>> start Text segment

Marketing Agent. USSO plans to employ ALPS Distributors, Inc. as its marketing agent. USSO, through its marketing agent, will continuously offer Creation Baskets to and redeem Redemption Baskets from Authorized Purchasers and will receive and process creation and redemption orders from Authorized Purchasers.

Investment Strategy of USSO

To achieve its investment objective, USSO intends to maintain "short" positions in Futures Contracts and Other Crude Oil-Related Investments in which it invests. USSO seeks to have the percent changes in its Units' NAV inversely track percentage changes in the price of light, sweet crude oil. For that reason, the net assets of USSO will consist primarily of short positions in futures contracts for crude oil, heating oil, gasoline, natural gas and other petroleum-based fuels that are traded on the NYMEX, ICE Futures or other U.S. or foreign exchanges. USSO may also take short positions in other crude oil-related investments such as cash-settled options on Futures Contracts and forward contracts for crude oil, and over-the-counter transactions that are based on the price of crude oil and other petroleum-based fuels, Futures Contracts and indices based on the foregoing.

In addition to the Futures Contracts and options on the Futures Contracts, there also exists an active non-exchange-traded market in derivatives tied to crude oil. These derivatives transactions (also known as over-the-counter contracts) are usually entered into between two parties. Unlike most of the exchange-traded Futures Contracts or exchange-traded options on the Futures Contracts, each party to such contract bears the credit risk that the other party may not be able to perform its obligations under its contract.

Some crude oil-based derivatives transactions contain fairly generic terms and conditions and are available from a wide range of participants. Other crude oil-based derivatives have highly customized terms and conditions and are not as widely available. Many of these over-the-counter contracts are cash-settled forwards for the future delivery of crude oil- or petroleum-based fuels that have terms similar to the Futures Contracts. Others take the form of "swaps" in which the two parties exchange cash flows based on pre-determined formulas tied to the crude oil spot price, forward crude oil price, the Benchmark Futures Contract price, or other crude oil futures contract price. USSO anticipates that the use of Other Crude Oil-Related Investments together with its investments in Futures Contracts will produce price and total return results that closely track the investment goals of USSO.

Impact of Accountability Levels and Position Limits

According to the Registration Statement, U.S. designated contract markets such as NYMEX have established accountability levels and position limits on the maximum net long or net short futures contracts in commodity interests that any person or group of persons under common trading control (other than as a hedge, which an investment in USSO is not) may hold, own or control. The current accountability level for investments in Futures Contracts is not a fixed ceiling, but rather a threshold above which NYMEX may exercise greater scrutiny and control over an investor.

In addition to accountability levels and position limits, NYMEX also sets daily price fluctuation limits on Futures Contracts. The daily price fluctuation limit establishes the maximum amount that the price of futures contracts may vary either up or down from the previous day's settlement price. Once the daily price fluctuation limit has been reached in a particular Futures Contract, no trades may be made at a price beyond that limit.

These limits may potentially cause a tracking error between the price of the Units and the price of the Benchmark Futures Contract. This may in turn prevent an investor from being able to effectively use USSO as a way to hedge against crude oil-related losses or as a way to indirectly take short positions in crude oil.

>> end Text segment
>> start Provided material

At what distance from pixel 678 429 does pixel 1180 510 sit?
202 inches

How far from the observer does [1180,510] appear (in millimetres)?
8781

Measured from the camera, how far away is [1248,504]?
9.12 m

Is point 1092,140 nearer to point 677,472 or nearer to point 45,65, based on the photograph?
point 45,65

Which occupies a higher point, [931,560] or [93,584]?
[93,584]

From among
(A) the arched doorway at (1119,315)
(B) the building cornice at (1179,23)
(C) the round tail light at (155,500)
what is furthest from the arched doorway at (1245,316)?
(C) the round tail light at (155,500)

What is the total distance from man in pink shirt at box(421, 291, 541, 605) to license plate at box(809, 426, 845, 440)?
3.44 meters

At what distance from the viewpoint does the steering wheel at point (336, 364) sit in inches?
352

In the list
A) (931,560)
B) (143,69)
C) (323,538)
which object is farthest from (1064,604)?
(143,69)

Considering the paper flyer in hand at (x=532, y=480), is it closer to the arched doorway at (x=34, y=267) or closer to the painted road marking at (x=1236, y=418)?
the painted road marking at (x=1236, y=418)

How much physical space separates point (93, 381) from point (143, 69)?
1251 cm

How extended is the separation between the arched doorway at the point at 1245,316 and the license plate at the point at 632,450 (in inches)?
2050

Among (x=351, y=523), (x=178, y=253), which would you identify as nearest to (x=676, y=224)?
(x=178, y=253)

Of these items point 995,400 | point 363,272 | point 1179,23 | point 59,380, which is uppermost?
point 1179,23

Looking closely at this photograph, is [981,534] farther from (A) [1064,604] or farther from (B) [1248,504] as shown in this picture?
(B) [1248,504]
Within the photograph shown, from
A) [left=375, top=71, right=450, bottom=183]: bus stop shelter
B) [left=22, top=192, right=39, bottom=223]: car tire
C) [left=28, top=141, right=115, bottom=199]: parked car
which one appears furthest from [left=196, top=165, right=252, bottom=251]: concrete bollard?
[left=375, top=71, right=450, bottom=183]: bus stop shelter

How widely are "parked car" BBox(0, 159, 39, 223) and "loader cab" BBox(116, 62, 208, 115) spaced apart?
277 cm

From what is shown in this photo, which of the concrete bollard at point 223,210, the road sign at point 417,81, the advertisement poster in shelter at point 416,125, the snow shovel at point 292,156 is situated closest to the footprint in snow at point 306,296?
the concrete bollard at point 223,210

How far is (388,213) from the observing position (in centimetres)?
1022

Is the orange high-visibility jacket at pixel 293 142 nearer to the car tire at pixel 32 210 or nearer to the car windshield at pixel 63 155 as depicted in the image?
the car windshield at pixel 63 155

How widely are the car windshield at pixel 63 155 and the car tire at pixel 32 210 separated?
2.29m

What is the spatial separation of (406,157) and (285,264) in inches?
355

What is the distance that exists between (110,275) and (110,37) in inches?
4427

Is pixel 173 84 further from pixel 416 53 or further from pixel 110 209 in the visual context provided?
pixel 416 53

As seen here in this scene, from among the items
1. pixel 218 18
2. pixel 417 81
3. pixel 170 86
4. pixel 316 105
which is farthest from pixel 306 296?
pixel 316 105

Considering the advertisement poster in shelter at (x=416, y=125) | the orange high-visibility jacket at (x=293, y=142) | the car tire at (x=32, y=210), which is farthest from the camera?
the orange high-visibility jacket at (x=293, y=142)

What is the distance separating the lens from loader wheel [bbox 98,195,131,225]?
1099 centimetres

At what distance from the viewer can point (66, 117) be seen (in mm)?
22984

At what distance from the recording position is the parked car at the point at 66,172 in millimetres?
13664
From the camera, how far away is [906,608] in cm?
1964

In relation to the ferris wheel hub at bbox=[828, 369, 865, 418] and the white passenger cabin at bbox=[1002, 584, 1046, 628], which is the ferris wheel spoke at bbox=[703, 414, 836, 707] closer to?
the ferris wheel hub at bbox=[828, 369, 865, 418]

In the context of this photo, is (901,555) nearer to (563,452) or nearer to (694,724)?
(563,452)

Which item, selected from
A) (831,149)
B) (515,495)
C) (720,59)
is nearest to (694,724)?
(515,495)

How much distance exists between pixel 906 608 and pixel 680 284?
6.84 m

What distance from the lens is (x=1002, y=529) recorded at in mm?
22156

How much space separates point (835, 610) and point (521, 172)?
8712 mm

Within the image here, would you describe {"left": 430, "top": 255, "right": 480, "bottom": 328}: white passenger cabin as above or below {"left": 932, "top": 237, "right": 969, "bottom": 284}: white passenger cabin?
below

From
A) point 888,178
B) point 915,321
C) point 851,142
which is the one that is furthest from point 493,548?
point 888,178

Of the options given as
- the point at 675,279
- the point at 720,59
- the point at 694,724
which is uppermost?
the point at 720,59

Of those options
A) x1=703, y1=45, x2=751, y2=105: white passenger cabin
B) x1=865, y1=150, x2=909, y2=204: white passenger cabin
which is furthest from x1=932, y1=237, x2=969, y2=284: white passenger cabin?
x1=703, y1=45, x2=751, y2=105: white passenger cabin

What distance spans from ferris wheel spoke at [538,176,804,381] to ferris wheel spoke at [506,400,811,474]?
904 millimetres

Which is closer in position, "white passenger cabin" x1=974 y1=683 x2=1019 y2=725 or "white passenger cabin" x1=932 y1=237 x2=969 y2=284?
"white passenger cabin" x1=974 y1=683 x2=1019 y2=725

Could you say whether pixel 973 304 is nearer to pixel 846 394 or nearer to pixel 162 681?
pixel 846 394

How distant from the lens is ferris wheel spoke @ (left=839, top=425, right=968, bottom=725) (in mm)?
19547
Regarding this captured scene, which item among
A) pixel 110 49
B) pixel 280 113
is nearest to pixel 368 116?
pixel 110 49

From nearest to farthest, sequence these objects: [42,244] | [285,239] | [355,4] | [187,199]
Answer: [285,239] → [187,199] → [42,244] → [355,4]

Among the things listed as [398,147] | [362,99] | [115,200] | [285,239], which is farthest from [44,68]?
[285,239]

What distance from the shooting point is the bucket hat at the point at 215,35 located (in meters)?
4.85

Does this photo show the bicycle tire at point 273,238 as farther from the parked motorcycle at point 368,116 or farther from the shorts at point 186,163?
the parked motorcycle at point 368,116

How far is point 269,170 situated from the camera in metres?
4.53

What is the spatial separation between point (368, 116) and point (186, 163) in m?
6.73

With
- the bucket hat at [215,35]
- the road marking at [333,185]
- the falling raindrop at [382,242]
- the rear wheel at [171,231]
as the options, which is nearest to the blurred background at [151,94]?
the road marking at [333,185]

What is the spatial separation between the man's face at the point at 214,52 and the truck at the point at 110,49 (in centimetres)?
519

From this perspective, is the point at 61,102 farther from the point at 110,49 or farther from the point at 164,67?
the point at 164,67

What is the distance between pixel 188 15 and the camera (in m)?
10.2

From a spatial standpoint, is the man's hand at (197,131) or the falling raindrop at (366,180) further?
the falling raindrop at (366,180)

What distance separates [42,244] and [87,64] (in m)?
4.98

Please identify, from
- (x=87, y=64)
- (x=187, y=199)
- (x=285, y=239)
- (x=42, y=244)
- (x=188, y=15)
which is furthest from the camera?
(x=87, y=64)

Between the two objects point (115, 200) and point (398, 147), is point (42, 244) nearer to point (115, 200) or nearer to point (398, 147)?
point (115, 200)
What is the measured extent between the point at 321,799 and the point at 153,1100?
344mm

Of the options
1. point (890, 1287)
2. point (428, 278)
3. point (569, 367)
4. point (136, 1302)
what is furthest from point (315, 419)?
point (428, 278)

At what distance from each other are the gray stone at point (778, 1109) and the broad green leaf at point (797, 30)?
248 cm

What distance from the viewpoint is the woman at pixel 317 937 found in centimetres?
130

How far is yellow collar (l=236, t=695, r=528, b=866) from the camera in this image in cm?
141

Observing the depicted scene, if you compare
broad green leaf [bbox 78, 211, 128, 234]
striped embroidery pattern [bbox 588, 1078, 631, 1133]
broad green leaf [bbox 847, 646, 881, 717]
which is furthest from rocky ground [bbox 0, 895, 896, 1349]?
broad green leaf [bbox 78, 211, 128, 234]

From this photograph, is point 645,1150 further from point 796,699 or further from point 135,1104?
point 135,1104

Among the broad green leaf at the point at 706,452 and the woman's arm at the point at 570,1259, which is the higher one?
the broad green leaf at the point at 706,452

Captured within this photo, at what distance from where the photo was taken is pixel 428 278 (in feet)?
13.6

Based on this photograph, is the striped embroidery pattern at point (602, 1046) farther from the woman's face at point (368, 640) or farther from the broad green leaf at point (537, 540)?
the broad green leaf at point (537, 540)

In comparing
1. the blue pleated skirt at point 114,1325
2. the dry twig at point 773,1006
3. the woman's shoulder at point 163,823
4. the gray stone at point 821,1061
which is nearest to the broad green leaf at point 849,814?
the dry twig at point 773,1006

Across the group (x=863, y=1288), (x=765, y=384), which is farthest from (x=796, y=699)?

>> end Provided material

Complete the following
a: Pick out every line in the records that contains the string "cabin", treating uppercase and lowercase as different, and copy each of those lines.
b: Carry on the passage about the USSO fund's investment strategy and position limits, starting right after its last sentence.

Task results
a:
In relation to the ferris wheel hub at bbox=[828, 369, 865, 418] and the white passenger cabin at bbox=[1002, 584, 1046, 628], which is the ferris wheel spoke at bbox=[703, 414, 836, 707] closer to?
Within the image here, would you describe {"left": 430, "top": 255, "right": 480, "bottom": 328}: white passenger cabin as above or below {"left": 932, "top": 237, "right": 969, "bottom": 284}: white passenger cabin?
A) x1=703, y1=45, x2=751, y2=105: white passenger cabin
B) x1=865, y1=150, x2=909, y2=204: white passenger cabin
which is furthest from x1=932, y1=237, x2=969, y2=284: white passenger cabin?
x1=703, y1=45, x2=751, y2=105: white passenger cabin
Which is closer in position, "white passenger cabin" x1=974 y1=683 x2=1019 y2=725 or "white passenger cabin" x1=932 y1=237 x2=969 y2=284?
"white passenger cabin" x1=974 y1=683 x2=1019 y2=725

b:
Investment Procedures

According to the Registration Statement, USSO anticipates that the use of Futures Contracts, together with Other Crude Oil-Related Investments, as necessary, will produce price and total return results that closely track the investment goals of USSO.

Counterparty Procedures. To protect itself from the credit risk that arises in connection with taking short positions in Other Crude Oil-Related Investments, USSO will enter into agreements with each counterparty that provide for the netting of its overall exposure to its counterparty. The General Partner will assess or review, as appropriate, the creditworthiness of each potential or existing counterparty to an over-the-counter contract pursuant to guidelines approved by the General Partner's Board of Directors. Furthermore, the General Partner on behalf of USSO will only enter into over-the-counter contracts with (a) members of the Federal Reserve System or foreign banks with branches regulated by the Federal Reserve Board; (b) primary dealers in U.S. government securities; (c) broker-dealers; (d) commodities futures merchants; or (e) affiliates of the foregoing. Existing counterparties will also be reviewed periodically by the General Partner.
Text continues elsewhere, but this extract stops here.